Posthümanizmin post-hümanı ise, Hümanizmin-Aydınlanmanın aşılması, aşılarak sonrasına geçilmesi manasına geliyor. Bir şeyin devamlılığı yok, post-modernizmdeki postun karşıtlık olması gibi, buradaki post da hümanizm karşıtlığına tekabül ediyor. Lakin tam bir karşıtlıktan ziyade eleştiri olarak ele almamız daha doğru. Yani kendini anti-hümanizmde konumlandırmıyor, insan karşıtı da değil. İnsanın yoldaşı olduğu için teknolojiyi de önemsiyor. (Merkezde hiçbir şey yok, varolanların ilişkiselliği ön planda, değer ataması yapılmıyor, her şeyin ayakları aynı düzleme basıyor ve yan yana.)

Literatürü değiştirecek ya da eleştirebilecek kişi kesinlikle ben değilim, yine de bu konudaki fikirlerimi paylaşacağım.

Transhümanizmin “post-hümanı” da Posthümanizm(ler) çatısı içerisindeyse, buna trans-posthümanizm denmesi daha doğru olabilir.

Öte yandan yukarıda bahsettiğim pozitif “post-hüman”a ise eko-posthümanizm yahut benim dilimde ilişkisel-posthümanizm demek daha doğru olabilir. En azından ben böyle yapıyorum.
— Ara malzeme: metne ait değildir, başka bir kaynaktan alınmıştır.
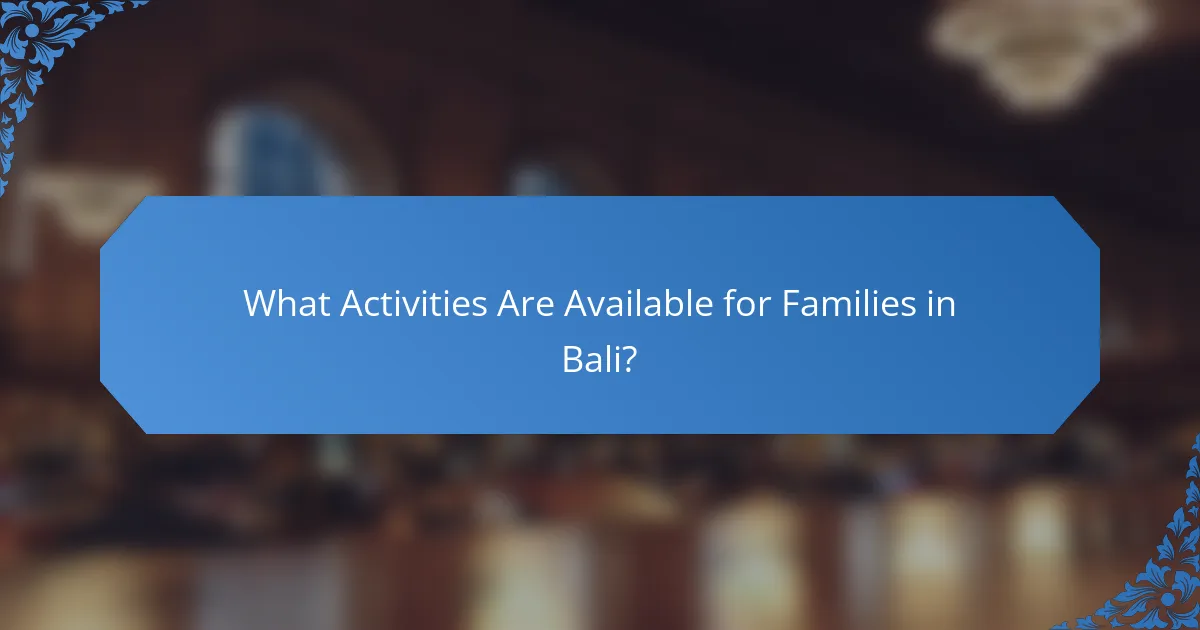 What Activities Are Available for Families in Bali?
Bunlar elbette değişmeyecektir, okur karşılaştığı Posthümanizmi ayırt etmek için trans mı yoksa eko mu (ilişkisel mi) olup olmadığını sorarak ilk yanlış izlenimi engelleyebilir. Posthümanizm bu iki cepheden ibaret değil elbette, ancak çatışma iki cephe arasında yaşanmaktadır. Gönül isterdi ki pratiğe de yansısın…

Felsefeyi tehlikeli hale getirmek dileğiyle!